Compito 1 :: Riassumi in due frasi il brano sul quartiere Sanità.
Compito 2 :: Prosegui il brano sul quartiere Sanità dal punto in cui si ferma.

Brano citato ::
Il vostro è un progetto di giovani che parla ai giovani, quale impronta volete lasciare nel vostro territorio?
“I due beni che gestiamo nel quartiere Sanità sono stati affidati all’APS #Opportunity ed il progetto, che ha incluso il nostro gruppo sin dall’inizio, da cui siamo partiti è stato restituire ai cittadini un posto che fosse di tutti. Sfida vinta al punto che oggi i due beni sono un presidio culturale trasversale per il quartiere. Negli anni infatti, tra le altre cose, abbiamo realizzato il primo Vicolo della Cultura in Italia con le edicole culturali, abbiamo tenuto corsi di teatro e scenografia teatrale per più di 30 bambini, organizzato corsi di favole, sportello di ascolto per i cittadini, assistenza legale; abbiamo dato vita al format ‘A voce d’’o vico, una rassegna di teatro e musica dai balconi dei due locali che ha visto recitare e cantare i nostri bambini al fianco di esponenti della cultura italiana; i bambini del nostro laboratorio teatrale sono diventati un bacino per i casting napoletani al punto da girare film e serie tv con Mario Martone e per la Rai, ad esempio. Lo stesso vicolo ha subito una trasformazione incredibile grazie alle opere di Street art e ad oggi siamo al lavoro per renderlo ancora più bello”.
Un’associazione che guarda anche e soprattutto all’infanzia?

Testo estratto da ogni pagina
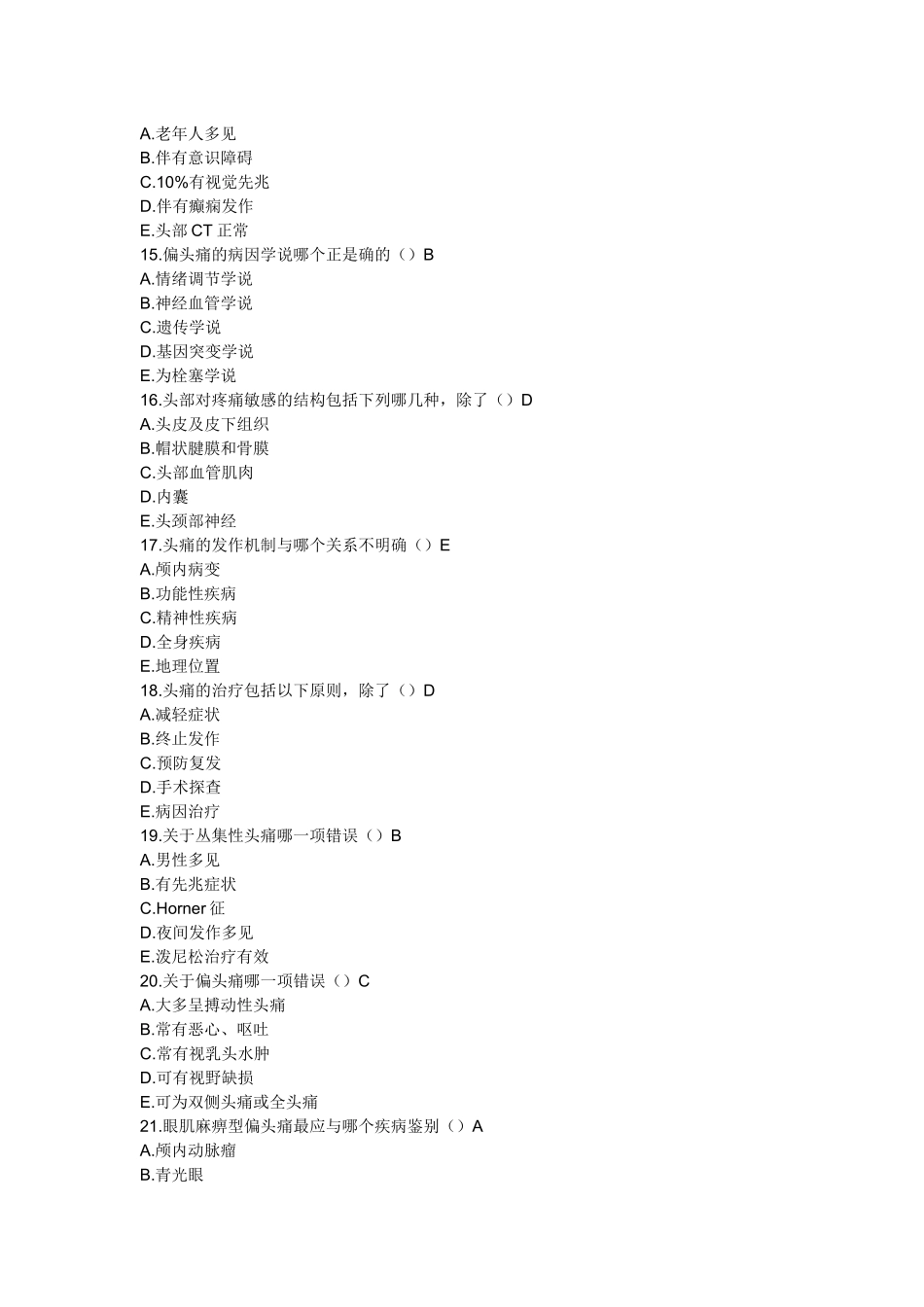 A.老年人多见
B.伴有意识障碍
C.10%有视觉先兆
D.伴有癫痫发作
E.头部 CT 正常
15.偏头痛的病因学说哪个正是确的（）B
A.情绪调节学说
B.神经血管学说
C.遗传学说
D.基因突变学说
E.为栓塞学说
16.头部对疼痛敏感的结构包括下列哪几种，除了（）D
A.头皮及皮下组织
B.帽状腱膜和骨膜
C.头部血管肌肉
D.内囊
E.头颈部神经
17.头痛的发作机制与哪个关系不明确（）E
A.颅内病变
B.功能性疾病
C.精神性疾病
D.全身疾病
E.地理位置
18.头痛的治疗包括以下原则，除了（）D
A.减轻症状
B.终止发作
C.预防复发
D.手术探查
E.病因治疗
19.关于丛集性头痛哪一项错误（）B
A.男性多见
B.有先兆症状
C.Horner 征
D.夜间发作多见
E.泼尼松治疗有效
20.关于偏头痛哪一项错误（）C
A.大多呈搏动性头痛
B.常有恶心、呕吐
C.常有视乳头水肿
D.可有视野缺损
E.可为双侧头痛或全头痛
21.眼肌麻痹型偏头痛最应与哪个疾病鉴别（）A
A.颅内动脉瘤
B.青光眼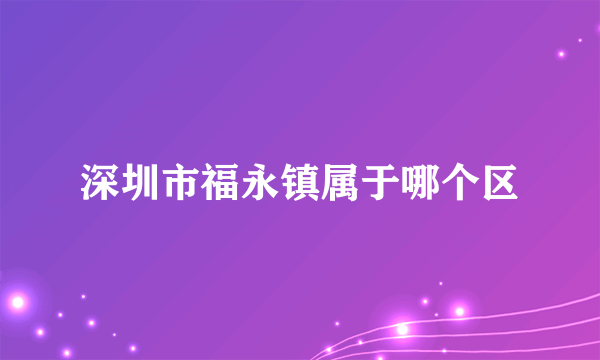 深圳市福永镇属于哪个区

Risposta 1 :: I due beni gestiti nel quartiere Sanità, affidati all'APS #Opportunity, sono stati restituiti ai cittadini come luogo di tutti e oggi sono un presidio culturale trasversale per il quartiere. Negli anni vi sono nati il primo Vicolo della Cultura in Italia, corsi di teatro per più di 30 bambini e il format 'A voce d''o vico'; i bambini del laboratorio teatrale hanno girato film e serie tv, e il vicolo è stato trasformato dalla Street art.

Risposta 2 ::
“Il sogno più grande è quello che un giorno questi stessi bambini, figli del quartiere, possano prendere il nostro posto. Il sogno è di poter vedere i bambini del territorio gestire quei luoghi e portare avanti attività culturali e sociali riappropriandosi del proprio territorio senza essere costretti a fuggire (nel migliore dei casi). Questa è l’impronta che desideriamo lasciare: condivisione, apertura, fiducia, rispetto, arte. Un piccolo seme di speranza è stato il nostro progetto D.A.D. – Dimenticati A Distanza, un format in cui i bambini del nostro corso di teatro intervistano su piattaforma digitale un esponente della cultura italiana. Un’intervista in cui il concetto di dimenticato è messo al centro. Un bambino (dimenticato) intervista un artista (dimenticato) per parlare dei dimenticati. È stato un progetto nato dalla necessità di non perdere il contatto con i bambini nonostante l’impossibilità di fare attività dal vivo. Non è stato semplice. La maggior parte dei bambini li abbiamo ritrovati peggiorati: i problemi che avevano prima del corso di teatro sono riaffiorati e in certi casi si sono amplificati per via dello sconfinamento sanitario. È stato doloroso per noi guardare in faccia la realtà: bisogna ricominciare da capo. A D.A.D. hanno partecipato tanti artisti di rilievo come Sonia Bergamasco, Lino Guanciale, Marco D’Amore, Giobbe Covatta, Teresa Ciabatti e tanti altri. La storia più bella di questo progetto è stata quella di Marco che ha intervistato Federica Fracassi. Dopo l’intervista (non appena è stato possibile) Federica ha invitato a sue spese Marco a Torino per vedere un suo spettacolo in scena allo Stabile di Torino. Così Marco si è messo sul treno ed è stato ospite di Federica che gli ha fatto fare un tour accelerato per tutta la città”.
L’associazionismo, la condivisione, il teatro possono essere delle risorse da utilizzare contro la camorra?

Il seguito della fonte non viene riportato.